FEDERAL COURT OF AUSTRALIA
Minister for Immigration and Multicultural Affairs v Modi[2001] FCA 1656
MIGRATION - sub-class 560 student visa - decision of Migration Review Tribunal - whether substantial compliance with condition 8202 - whether finding that applicant had 'flouted' condition was an error of law or fact - effect of such an error on the finding that the applicant had not complied substantially with condition 8202
WORDS AND PHRASES - "flouted" "substantial compliance"
Migration Regulations 1994 (Cth) reg 560.213, Schedule 2 clause 8202
Navin Shrestha v Minister for Immigration and Multicultural Affairs [2001] FCA 1578 followed
Kim v Witton (1995) 59 FCR 258 followed
Baidakova v Minister for Immigration and Multicultural Affairs [1998] FCA 1436 followed
Minister For Immigration And Multicultural Affairs V Jay Modi
V642 OF 2001
BLACK CJ, DRUMMOND AND R.D. NICHOLSON JJ
MELBOURNE
22 NOVEMBER 2001
|
IN THE FEDERAL COURT OF AUSTRALIA |
|
|
V642 OF 2001 |
ON APPEAL FROM A JUDGE OF THE FEDERAL COURT OF AUSTRALIA
|
BETWEEN: |
MINISTER FOR IMMIGRATION AND MULTICULTURAL AFFAIRS APPELLANT
|
|
AND: |
JAY MODI RESPONDENT
|
|
DATE OF ORDER: |
|
|
WHERE MADE: |
THE COURT ORDERS THAT:
1 The appeal be allowed.
2 The orders of the trial judge be set aside and in lieu thereof it be ordered that the application for review be dismissed, with costs.
3 The costs of the appeal be paid by the Respondent.
4 A certificate under the Federal Proceedings (Costs) Act 1981 (Cth) be granted to the respondent in respect of the appeal.
Note: Settlement and entry of orders is dealt with in Order 36 of the Federal Court Rules.
|
IN THE FEDERAL COURT OF AUSTRALIA |
|
|
V642 OF 2001 |
ON APPEAL FROM A JUDGE OF THE FEDERAL COURT OF AUSTRALIA
|
BETWEEN: |
MINISTER FOR IMMIGRATION AND MULTICULTURAL AFFAIRS APPELLANT
|
|
AND: |
RESPONDENT
|
|
JUDGES: |
|
|
DATE: |
|
|
PLACE: |
REASONS FOR JUDGMENT
THE COURT:
5 This is an appeal from a judgment of a single judge of this court (Modi v Minister for Immigration & Multicultural Affairs [2001] FCA 529) by which it was ordered that there be set aside a decision of the Migration Review Tribunal ("MRT") affirming a decision of the delegate of the Minister not to grant to the applicant (who is the respondent to this appeal) a Student (Temporary) (Class TU) sub-class 560 visa ("subclass 560 visa").
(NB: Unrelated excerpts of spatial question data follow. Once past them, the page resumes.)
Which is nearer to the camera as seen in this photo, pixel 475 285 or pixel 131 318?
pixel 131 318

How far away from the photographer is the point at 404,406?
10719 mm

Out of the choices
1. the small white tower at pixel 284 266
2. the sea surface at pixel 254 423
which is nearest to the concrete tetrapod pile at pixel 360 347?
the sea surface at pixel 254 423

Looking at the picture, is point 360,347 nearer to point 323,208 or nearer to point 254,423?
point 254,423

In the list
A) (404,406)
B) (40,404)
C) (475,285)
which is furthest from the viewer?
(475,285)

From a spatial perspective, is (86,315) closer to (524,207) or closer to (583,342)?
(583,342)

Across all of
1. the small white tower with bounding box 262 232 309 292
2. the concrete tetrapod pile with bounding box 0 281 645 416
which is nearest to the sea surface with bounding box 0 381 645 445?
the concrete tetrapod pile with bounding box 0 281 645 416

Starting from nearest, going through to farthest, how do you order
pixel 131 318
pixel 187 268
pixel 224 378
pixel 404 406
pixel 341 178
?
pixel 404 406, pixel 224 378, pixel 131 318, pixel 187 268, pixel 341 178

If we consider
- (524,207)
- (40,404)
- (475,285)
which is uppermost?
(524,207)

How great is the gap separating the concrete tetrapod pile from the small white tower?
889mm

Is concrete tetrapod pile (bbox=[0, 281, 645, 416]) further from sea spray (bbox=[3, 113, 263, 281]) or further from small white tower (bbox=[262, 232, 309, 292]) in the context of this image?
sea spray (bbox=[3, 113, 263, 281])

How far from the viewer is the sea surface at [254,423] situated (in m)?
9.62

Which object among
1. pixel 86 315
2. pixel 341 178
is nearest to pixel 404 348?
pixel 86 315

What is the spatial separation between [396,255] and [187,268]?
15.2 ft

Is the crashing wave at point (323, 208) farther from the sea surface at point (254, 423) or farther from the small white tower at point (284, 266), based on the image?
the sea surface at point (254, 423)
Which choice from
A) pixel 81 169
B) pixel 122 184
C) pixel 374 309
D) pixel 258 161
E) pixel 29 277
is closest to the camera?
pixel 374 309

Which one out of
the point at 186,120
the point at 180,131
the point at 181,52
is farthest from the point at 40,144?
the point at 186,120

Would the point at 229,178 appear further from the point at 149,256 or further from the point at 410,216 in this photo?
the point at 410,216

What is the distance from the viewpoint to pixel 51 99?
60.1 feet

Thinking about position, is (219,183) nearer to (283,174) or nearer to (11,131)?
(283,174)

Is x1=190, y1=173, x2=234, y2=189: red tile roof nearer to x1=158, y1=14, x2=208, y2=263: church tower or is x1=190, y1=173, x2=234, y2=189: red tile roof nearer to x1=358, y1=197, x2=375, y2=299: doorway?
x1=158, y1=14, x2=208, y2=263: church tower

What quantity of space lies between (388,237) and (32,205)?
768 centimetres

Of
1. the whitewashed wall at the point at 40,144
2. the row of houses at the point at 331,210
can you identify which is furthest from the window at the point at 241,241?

It was also ordered that the application be remitted to the Tribunal differently constituted for further consideration according to law.
6 The relevant facts may be summarised briefly. The respondent, Mr Jay Modi, is a 24 year old citizen of India who arrived in Australia on 1 March 1997 on sub-class 560 visa. He enrolled at Casey TAFE college and completed one year of study towards a Diploma of Marketing, passing 8 out of ten subjects. In December 1997 he was seriously injured in a car accident and was in a coma for some time and suffered serious injuries including fractures of the skull and ankle.
7 A second sub-class 560 visa was issued in February 1998. Mr Modi enrolled in a course for an Associate Diploma of Business (Marketing) at Chalmers Business College. He commenced studying in February 1998, but was unable to continue because of his injuries. He became depressed and lonely. He did not attempt exams or written assessment during 1998 and did not attend classes, although he continued paying his fees. He did not discontinue his course, nor did he notify the College or the Department.
8 In first semester 1999 he started off by attending classes but was involved in another car accident which aggravated his injuries and he did not complete any assessment for that semester.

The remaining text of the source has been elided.